As you can see in the screenshot I took of a redditor’s opinion on the matter, the forum also encourages many superficial, unrelated topics of discussion. It’s unfortunate there are not more topics that actually serve to educate and eliminate much of the dietary dogma that is common among the average dieter.
Friends Add to Your Success
People who add friends lose 2.3x more weight! – Myfitnesspal
Few things are as inspiring as having a network of people to support you. The social media aspect of Myfitnesspal offers others the ability to “like” and comment on your new achievements, be notified when you reach a new high streak of consecutive logging days, complete your food diary, or be privy to your personal highlights (or setbacks).
It’s fulfilling to know others care about your journey, and wonderful when you inspire others with your own progress.
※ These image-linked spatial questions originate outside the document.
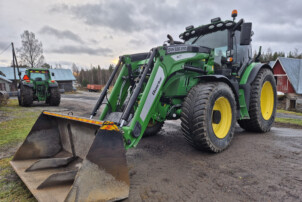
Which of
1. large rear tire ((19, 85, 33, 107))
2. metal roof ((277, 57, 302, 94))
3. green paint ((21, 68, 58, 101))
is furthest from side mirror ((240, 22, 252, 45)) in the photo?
metal roof ((277, 57, 302, 94))

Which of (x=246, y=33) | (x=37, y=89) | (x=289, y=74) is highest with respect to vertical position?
(x=289, y=74)

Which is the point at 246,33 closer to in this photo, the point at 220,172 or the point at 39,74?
the point at 220,172

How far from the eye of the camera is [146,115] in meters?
2.73

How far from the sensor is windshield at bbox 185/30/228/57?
13.6ft

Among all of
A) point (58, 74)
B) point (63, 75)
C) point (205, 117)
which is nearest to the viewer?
point (205, 117)

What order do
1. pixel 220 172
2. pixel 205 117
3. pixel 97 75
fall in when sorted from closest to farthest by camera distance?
pixel 220 172 → pixel 205 117 → pixel 97 75

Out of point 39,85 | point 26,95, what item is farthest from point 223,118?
point 39,85

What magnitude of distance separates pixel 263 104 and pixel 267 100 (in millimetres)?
137

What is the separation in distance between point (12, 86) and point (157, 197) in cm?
3746

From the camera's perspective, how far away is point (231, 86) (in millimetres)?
3652

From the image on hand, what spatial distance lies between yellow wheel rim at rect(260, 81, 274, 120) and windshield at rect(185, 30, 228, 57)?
167 centimetres

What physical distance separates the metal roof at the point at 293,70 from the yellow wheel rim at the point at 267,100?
2248cm

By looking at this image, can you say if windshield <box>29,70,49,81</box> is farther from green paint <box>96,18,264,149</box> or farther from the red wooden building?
the red wooden building

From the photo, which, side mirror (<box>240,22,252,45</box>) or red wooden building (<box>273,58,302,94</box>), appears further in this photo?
red wooden building (<box>273,58,302,94</box>)
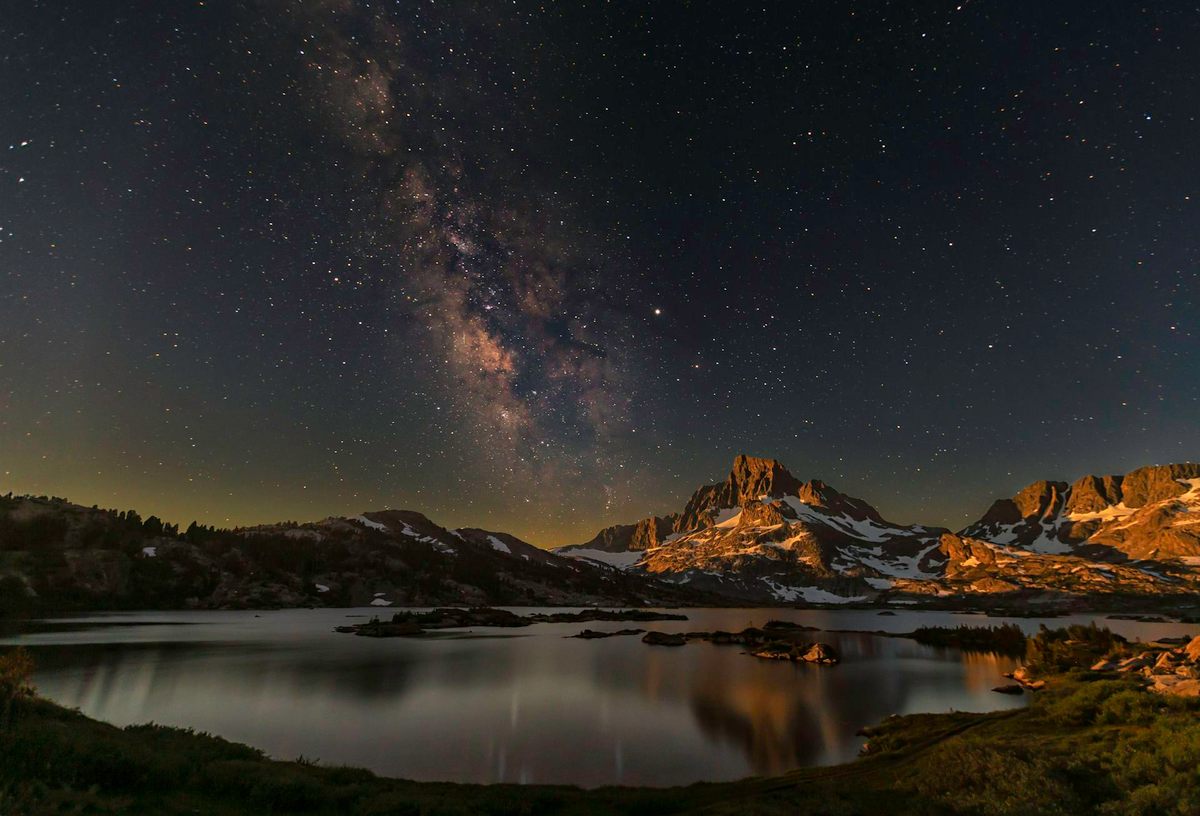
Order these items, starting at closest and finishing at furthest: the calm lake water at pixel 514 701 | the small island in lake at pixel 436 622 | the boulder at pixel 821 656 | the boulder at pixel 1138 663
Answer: the calm lake water at pixel 514 701 < the boulder at pixel 1138 663 < the boulder at pixel 821 656 < the small island in lake at pixel 436 622

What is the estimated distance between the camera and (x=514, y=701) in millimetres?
50000

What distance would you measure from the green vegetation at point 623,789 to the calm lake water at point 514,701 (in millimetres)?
6695

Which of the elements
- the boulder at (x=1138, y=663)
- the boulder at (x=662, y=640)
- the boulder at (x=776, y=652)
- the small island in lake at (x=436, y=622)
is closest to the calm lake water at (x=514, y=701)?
the boulder at (x=776, y=652)

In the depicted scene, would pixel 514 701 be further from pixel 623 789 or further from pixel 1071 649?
pixel 1071 649

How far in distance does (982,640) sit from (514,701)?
340 ft

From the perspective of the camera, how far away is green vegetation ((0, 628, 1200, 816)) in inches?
659

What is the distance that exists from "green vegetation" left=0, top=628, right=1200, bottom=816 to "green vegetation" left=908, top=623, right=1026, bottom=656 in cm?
9195

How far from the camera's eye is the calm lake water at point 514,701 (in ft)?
106

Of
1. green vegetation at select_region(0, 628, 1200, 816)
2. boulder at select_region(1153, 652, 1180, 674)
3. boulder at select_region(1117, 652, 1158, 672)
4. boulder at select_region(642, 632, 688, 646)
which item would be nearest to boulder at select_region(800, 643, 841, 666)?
boulder at select_region(642, 632, 688, 646)

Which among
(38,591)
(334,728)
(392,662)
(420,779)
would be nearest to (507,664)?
(392,662)

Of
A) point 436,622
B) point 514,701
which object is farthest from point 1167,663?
point 436,622

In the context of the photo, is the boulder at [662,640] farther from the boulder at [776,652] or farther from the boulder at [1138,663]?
the boulder at [1138,663]

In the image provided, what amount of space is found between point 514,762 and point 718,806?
15572 mm

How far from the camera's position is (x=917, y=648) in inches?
4291
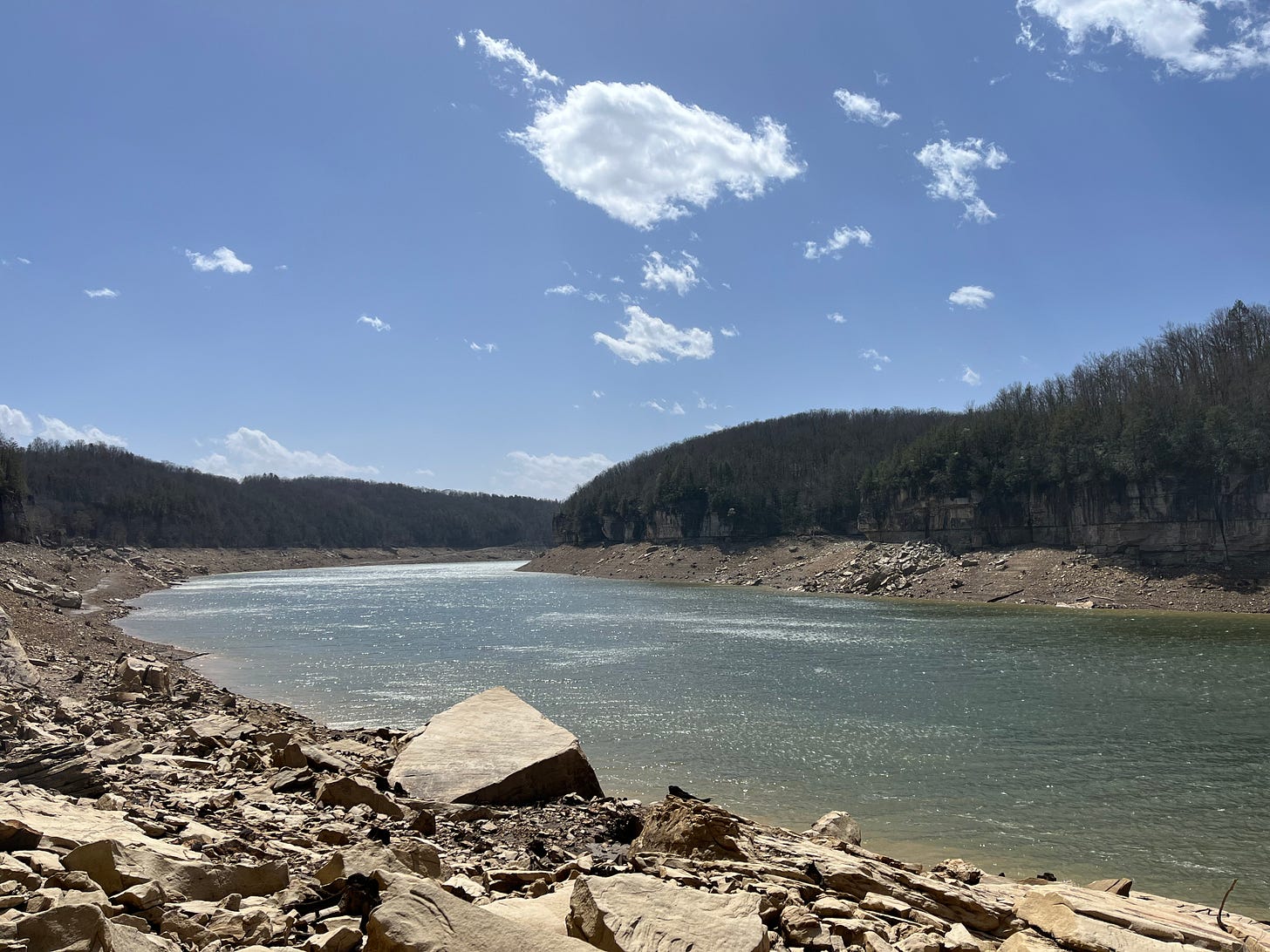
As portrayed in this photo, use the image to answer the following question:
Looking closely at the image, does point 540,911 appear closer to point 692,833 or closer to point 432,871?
point 432,871

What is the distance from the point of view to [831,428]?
534ft

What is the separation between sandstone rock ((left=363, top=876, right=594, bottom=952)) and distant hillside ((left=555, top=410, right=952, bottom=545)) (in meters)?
117

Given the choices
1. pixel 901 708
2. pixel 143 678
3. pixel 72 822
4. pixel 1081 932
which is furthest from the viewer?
pixel 901 708

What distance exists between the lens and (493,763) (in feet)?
40.3

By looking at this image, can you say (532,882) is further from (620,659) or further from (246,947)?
(620,659)

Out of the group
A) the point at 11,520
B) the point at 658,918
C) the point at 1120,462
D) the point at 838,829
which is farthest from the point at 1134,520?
the point at 11,520

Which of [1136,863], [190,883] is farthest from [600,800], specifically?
[1136,863]

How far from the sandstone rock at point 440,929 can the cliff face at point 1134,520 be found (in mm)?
81294

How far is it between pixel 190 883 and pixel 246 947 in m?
1.30

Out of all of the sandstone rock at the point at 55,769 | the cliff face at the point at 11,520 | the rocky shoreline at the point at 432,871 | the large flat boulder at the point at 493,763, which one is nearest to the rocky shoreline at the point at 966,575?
the large flat boulder at the point at 493,763

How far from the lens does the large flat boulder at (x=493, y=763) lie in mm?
11656

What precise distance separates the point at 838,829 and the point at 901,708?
14.3 metres

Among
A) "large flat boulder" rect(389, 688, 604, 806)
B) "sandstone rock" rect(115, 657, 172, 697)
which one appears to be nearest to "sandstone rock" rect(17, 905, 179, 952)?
"large flat boulder" rect(389, 688, 604, 806)

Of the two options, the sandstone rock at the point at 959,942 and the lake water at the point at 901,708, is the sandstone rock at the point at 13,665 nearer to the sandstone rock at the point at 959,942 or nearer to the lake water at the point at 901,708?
the lake water at the point at 901,708
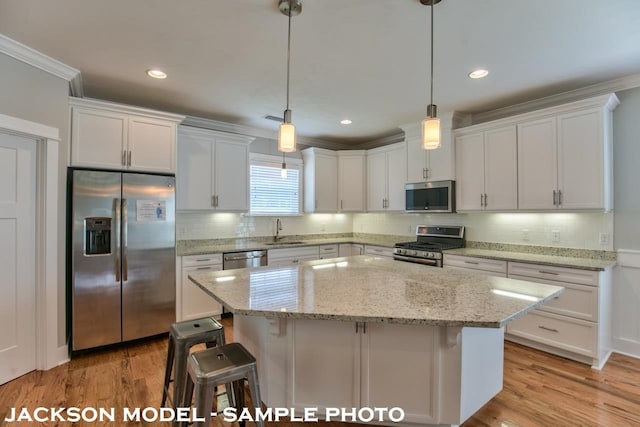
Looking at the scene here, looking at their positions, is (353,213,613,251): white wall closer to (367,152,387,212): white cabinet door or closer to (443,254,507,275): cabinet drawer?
(367,152,387,212): white cabinet door

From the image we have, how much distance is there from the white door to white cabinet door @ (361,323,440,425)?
2.81 meters

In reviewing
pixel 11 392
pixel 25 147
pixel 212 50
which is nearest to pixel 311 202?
pixel 212 50

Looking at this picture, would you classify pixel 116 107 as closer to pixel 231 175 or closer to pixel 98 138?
pixel 98 138

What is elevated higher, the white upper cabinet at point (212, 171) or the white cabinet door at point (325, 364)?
the white upper cabinet at point (212, 171)

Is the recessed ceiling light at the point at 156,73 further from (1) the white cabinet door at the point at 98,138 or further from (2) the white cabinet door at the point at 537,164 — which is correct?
(2) the white cabinet door at the point at 537,164

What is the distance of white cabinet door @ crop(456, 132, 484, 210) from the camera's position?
3.77 metres

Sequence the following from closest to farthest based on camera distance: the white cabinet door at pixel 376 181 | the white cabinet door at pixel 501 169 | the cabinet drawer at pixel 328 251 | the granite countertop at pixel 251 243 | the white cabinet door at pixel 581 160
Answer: the white cabinet door at pixel 581 160
the white cabinet door at pixel 501 169
the granite countertop at pixel 251 243
the cabinet drawer at pixel 328 251
the white cabinet door at pixel 376 181

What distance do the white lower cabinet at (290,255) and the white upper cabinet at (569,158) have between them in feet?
8.81

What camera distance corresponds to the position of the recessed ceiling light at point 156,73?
2.79 metres

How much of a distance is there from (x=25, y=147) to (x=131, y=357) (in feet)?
6.67

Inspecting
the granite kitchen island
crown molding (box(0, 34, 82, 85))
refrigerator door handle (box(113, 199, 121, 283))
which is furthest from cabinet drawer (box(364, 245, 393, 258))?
crown molding (box(0, 34, 82, 85))

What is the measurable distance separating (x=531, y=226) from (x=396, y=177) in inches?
71.8

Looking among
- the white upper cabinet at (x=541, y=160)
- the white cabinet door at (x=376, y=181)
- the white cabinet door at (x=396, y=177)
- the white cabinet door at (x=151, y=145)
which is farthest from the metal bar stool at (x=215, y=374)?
the white cabinet door at (x=376, y=181)

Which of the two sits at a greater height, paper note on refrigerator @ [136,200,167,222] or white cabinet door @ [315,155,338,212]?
white cabinet door @ [315,155,338,212]
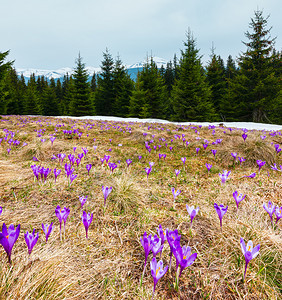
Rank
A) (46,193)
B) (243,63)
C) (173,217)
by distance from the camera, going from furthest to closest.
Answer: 1. (243,63)
2. (46,193)
3. (173,217)

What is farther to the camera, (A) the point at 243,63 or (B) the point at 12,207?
(A) the point at 243,63

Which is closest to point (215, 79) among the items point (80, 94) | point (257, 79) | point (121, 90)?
point (257, 79)

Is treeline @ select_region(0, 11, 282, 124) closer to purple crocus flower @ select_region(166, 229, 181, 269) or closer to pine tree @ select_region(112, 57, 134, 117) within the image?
pine tree @ select_region(112, 57, 134, 117)

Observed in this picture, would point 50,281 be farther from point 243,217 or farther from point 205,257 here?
point 243,217

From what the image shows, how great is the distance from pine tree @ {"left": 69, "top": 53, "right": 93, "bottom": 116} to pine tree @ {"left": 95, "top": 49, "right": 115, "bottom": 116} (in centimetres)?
346

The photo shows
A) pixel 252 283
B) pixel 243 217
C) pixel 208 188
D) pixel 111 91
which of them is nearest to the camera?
pixel 252 283

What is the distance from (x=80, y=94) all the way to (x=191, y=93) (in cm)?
1758

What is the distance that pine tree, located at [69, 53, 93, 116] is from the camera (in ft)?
92.5

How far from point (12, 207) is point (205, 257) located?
224 centimetres

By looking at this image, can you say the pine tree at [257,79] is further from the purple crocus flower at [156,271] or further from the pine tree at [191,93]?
the purple crocus flower at [156,271]

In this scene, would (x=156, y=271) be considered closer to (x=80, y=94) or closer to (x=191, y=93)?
(x=191, y=93)

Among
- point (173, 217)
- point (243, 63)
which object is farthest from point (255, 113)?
point (173, 217)

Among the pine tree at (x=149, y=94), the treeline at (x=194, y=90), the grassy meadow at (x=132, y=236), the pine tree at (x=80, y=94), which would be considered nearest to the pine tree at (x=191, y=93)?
the treeline at (x=194, y=90)

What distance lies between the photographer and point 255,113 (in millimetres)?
22219
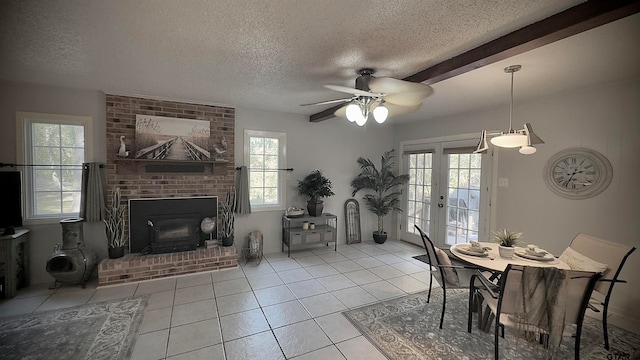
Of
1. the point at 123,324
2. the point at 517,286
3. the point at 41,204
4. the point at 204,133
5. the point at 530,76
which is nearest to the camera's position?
the point at 517,286

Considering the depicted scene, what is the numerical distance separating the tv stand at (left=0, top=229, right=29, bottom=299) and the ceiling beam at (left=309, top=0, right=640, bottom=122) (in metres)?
4.88

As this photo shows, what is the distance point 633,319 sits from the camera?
2.61 meters

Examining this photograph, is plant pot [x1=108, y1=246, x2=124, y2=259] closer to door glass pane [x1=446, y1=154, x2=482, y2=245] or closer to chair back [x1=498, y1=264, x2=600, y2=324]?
chair back [x1=498, y1=264, x2=600, y2=324]

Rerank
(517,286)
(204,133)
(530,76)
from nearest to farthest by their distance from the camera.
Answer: (517,286) < (530,76) < (204,133)

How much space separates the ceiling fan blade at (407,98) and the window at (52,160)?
389 cm

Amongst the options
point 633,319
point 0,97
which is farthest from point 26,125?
point 633,319

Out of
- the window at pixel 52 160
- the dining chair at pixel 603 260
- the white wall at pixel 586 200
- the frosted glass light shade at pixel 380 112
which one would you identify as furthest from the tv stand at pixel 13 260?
the white wall at pixel 586 200

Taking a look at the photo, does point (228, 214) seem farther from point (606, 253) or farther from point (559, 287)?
point (606, 253)

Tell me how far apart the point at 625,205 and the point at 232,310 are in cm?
425

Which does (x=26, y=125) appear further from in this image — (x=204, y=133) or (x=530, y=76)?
(x=530, y=76)

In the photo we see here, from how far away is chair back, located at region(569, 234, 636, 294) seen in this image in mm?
2184

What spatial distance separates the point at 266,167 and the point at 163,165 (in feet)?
5.15

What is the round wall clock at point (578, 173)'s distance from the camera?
2.84m

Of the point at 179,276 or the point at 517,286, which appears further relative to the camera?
the point at 179,276
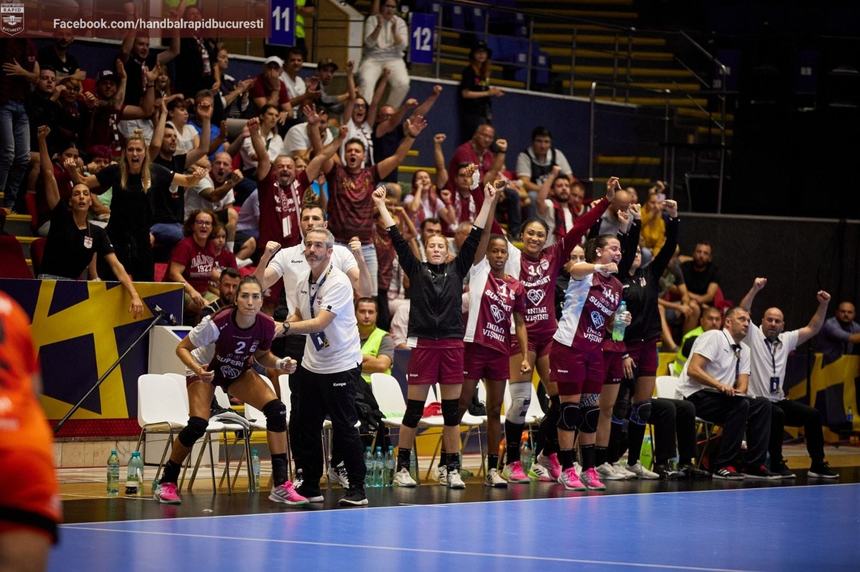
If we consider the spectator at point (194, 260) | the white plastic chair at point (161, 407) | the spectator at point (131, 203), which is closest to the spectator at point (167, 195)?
the spectator at point (131, 203)

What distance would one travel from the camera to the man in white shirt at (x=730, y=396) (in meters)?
12.6

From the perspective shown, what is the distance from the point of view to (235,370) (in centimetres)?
962

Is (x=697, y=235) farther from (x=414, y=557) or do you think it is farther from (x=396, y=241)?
(x=414, y=557)

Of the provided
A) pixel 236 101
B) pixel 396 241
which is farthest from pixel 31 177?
pixel 396 241

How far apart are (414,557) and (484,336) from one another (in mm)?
3631

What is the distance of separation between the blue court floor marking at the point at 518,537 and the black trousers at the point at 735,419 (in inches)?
80.8

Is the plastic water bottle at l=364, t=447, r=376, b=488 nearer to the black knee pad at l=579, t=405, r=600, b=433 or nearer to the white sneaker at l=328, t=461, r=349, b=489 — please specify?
the white sneaker at l=328, t=461, r=349, b=489

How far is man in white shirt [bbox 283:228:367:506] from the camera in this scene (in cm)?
951

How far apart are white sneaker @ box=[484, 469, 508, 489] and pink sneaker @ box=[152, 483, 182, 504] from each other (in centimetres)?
275

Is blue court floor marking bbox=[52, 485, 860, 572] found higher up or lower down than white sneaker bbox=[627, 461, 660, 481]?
higher up

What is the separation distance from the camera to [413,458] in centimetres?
1162

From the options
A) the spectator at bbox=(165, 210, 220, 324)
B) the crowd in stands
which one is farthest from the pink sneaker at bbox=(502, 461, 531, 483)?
the spectator at bbox=(165, 210, 220, 324)

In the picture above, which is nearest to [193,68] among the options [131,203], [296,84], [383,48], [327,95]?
[296,84]

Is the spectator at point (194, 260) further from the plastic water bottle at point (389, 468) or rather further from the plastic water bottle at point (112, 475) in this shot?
the plastic water bottle at point (112, 475)
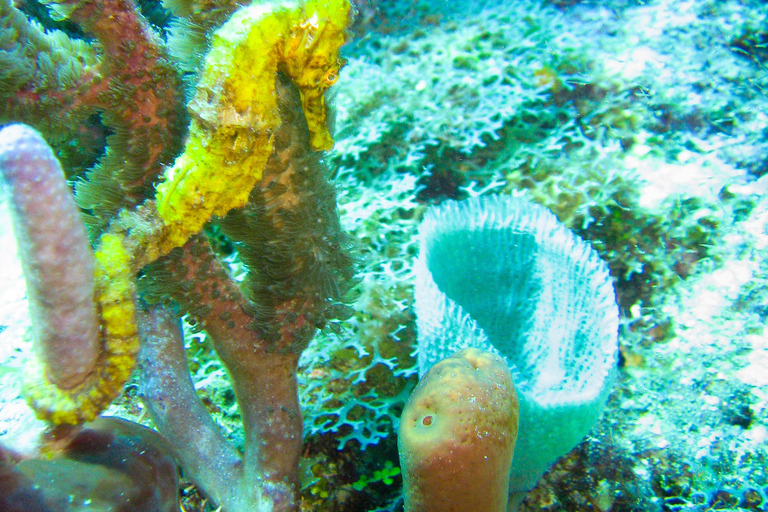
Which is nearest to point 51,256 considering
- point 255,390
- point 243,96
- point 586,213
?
point 243,96

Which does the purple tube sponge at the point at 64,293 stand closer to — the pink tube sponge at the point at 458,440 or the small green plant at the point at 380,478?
the pink tube sponge at the point at 458,440

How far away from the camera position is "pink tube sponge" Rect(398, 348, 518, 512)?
1.56 m

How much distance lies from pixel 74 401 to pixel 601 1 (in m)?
5.83

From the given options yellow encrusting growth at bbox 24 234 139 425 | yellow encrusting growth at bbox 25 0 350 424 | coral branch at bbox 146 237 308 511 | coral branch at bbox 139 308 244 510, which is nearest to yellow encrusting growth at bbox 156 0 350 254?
yellow encrusting growth at bbox 25 0 350 424

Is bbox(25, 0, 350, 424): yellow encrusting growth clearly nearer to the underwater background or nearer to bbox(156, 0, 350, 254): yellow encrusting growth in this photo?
bbox(156, 0, 350, 254): yellow encrusting growth

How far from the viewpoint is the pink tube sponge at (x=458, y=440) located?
5.10ft

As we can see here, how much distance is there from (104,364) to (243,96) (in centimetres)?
91

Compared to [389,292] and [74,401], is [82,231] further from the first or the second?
[389,292]

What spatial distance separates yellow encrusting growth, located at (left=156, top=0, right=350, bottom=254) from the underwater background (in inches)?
8.7

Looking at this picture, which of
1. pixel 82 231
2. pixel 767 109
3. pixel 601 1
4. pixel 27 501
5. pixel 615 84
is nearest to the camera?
pixel 82 231

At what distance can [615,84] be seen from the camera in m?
3.82

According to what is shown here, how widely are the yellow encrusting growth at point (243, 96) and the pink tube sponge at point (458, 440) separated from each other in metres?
1.05

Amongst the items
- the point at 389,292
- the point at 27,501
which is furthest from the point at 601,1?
the point at 27,501

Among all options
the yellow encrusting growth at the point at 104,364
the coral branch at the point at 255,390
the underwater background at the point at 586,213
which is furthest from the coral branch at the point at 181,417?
the yellow encrusting growth at the point at 104,364
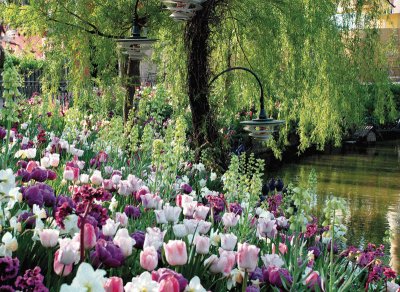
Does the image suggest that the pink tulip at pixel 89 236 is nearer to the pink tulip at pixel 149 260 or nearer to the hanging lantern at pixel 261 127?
the pink tulip at pixel 149 260

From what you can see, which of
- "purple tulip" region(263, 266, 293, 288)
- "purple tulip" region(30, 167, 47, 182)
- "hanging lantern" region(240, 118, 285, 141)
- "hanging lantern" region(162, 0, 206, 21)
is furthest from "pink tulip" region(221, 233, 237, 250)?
"hanging lantern" region(162, 0, 206, 21)

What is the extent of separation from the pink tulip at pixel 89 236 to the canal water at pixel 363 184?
6.04 meters

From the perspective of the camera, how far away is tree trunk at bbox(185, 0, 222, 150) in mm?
7297

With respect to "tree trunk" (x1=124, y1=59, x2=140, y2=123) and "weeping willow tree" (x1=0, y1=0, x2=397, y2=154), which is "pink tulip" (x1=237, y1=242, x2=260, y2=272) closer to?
"weeping willow tree" (x1=0, y1=0, x2=397, y2=154)

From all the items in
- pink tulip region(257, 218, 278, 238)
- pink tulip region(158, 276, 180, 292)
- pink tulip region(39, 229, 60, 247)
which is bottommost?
pink tulip region(257, 218, 278, 238)

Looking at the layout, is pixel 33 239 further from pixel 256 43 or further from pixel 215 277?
pixel 256 43

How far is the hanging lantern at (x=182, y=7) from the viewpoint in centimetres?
624

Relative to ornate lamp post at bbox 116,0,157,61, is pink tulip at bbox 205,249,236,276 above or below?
below

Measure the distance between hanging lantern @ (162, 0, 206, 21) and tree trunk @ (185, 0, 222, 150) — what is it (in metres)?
0.80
Short on friends who use Myfitnesspal? Feel free to add me, barbellbunnyj!
I also invite you to share your screename in the comments so that I and others who use MFP may add you 🙂
Myfitnesspal is far from perfect and has some significant flaws. Despite that, it is a highly useful free tool. If you are aware of its shortcomings, it is more than adequate to meet your goals. So,
- replace their suggested intake with more accurate calories.
- avoid eating back calories “earned” through exercise.
- take the forums with a grain of salt.
- add some friends to tag along for the ride.
You are likely to profit much more than if you had not!